Exercise directions: Where in the data below does the word "Most" appear? Copy each line that holds it.

Records for processing:
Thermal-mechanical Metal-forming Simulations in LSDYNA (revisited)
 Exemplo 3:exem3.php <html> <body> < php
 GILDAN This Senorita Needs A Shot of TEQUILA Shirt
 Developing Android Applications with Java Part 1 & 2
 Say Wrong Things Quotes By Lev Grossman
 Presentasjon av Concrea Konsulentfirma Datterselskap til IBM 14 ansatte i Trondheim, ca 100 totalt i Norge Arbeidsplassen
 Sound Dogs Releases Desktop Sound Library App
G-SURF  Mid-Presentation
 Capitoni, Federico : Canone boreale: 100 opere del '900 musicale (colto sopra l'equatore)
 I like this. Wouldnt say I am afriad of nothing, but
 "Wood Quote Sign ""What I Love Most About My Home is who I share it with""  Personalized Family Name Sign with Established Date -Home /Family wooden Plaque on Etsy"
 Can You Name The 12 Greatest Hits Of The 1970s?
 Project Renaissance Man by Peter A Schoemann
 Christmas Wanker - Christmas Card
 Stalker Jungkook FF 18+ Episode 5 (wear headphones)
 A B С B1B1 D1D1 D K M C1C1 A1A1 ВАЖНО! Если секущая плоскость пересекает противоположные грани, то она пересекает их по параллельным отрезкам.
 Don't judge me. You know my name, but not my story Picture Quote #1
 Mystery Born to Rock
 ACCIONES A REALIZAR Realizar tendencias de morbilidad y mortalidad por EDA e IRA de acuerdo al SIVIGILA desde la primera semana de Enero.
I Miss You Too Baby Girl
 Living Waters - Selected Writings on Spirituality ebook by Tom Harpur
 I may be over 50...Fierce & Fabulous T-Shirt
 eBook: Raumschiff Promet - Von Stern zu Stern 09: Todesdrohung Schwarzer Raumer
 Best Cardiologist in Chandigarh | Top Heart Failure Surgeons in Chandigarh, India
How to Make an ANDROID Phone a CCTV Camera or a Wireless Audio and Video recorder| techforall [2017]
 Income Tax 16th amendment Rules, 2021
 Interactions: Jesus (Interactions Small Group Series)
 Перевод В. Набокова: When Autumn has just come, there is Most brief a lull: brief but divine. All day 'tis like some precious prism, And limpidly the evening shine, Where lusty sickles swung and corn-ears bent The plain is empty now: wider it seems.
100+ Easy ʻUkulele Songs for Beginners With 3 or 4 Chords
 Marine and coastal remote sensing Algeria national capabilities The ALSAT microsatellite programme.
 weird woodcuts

Your response:
 "Wood Quote Sign ""What I Love Most About My Home is who I share it with""  Personalized Family Name Sign with Established Date -Home /Family wooden Plaque on Etsy"
 Перевод В. Набокова: When Autumn has just come, there is Most brief a lull: brief but divine. All day 'tis like some precious prism, And limpidly the evening shine, Where lusty sickles swung and corn-ears bent The plain is empty now: wider it seems.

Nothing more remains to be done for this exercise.